• [The exercise]:
Output verbatim the lines of the records from the line containing "Which appears at" through the last line of the records, including both. Print only those lines.

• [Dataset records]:

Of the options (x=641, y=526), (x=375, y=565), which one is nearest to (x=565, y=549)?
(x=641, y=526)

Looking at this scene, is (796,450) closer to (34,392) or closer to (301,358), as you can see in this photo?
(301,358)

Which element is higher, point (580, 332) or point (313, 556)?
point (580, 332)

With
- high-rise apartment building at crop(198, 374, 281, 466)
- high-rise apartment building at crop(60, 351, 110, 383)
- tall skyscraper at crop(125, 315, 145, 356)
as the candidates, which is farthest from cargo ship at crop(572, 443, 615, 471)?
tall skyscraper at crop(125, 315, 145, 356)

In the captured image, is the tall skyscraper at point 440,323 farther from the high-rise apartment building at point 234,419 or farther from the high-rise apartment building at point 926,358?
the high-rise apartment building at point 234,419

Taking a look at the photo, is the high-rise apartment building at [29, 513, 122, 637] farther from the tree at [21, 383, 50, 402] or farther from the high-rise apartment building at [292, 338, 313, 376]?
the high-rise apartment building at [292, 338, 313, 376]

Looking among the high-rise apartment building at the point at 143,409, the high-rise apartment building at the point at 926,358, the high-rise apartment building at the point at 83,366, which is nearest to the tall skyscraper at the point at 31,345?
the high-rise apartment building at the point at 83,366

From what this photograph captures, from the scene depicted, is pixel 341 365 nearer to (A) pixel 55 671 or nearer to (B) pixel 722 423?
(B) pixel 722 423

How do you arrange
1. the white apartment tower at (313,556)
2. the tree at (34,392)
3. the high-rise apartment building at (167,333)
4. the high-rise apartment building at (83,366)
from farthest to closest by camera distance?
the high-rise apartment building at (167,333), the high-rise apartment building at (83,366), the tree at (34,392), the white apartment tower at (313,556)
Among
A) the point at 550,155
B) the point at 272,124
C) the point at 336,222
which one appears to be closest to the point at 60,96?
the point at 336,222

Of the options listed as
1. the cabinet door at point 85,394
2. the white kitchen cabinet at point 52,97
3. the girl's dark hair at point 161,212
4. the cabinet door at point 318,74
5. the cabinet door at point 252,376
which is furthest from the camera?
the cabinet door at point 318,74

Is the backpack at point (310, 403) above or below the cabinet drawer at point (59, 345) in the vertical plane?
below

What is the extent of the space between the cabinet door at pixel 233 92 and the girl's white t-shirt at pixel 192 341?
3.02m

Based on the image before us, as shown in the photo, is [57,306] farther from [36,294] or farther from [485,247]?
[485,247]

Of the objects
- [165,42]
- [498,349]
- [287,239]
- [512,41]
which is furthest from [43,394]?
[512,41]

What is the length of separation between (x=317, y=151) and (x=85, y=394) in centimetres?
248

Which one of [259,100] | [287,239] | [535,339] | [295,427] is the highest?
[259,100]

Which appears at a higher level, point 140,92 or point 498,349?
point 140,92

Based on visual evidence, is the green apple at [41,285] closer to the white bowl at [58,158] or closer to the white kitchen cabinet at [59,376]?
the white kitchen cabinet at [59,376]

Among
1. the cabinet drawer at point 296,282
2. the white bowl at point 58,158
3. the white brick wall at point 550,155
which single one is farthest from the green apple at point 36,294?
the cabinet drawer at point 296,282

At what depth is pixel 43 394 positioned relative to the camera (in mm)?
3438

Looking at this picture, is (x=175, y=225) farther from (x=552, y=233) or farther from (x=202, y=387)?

• [Task response]:
Which appears at a higher level, point 140,92 or point 498,349?
point 140,92

Based on visual evidence, is the green apple at [41,285] closer to the white bowl at [58,158] or closer to the white kitchen cabinet at [59,376]?
the white kitchen cabinet at [59,376]

Among
1. the cabinet drawer at point 296,282
2. the white bowl at point 58,158
3. the white brick wall at point 550,155
which single one is farthest from the green apple at point 36,294?
the cabinet drawer at point 296,282

At what depth is pixel 43 394 positioned relative to the camera (in mm)?
3438

Looking at this picture, is (x=175, y=225) farther from (x=552, y=233) or farther from (x=202, y=387)?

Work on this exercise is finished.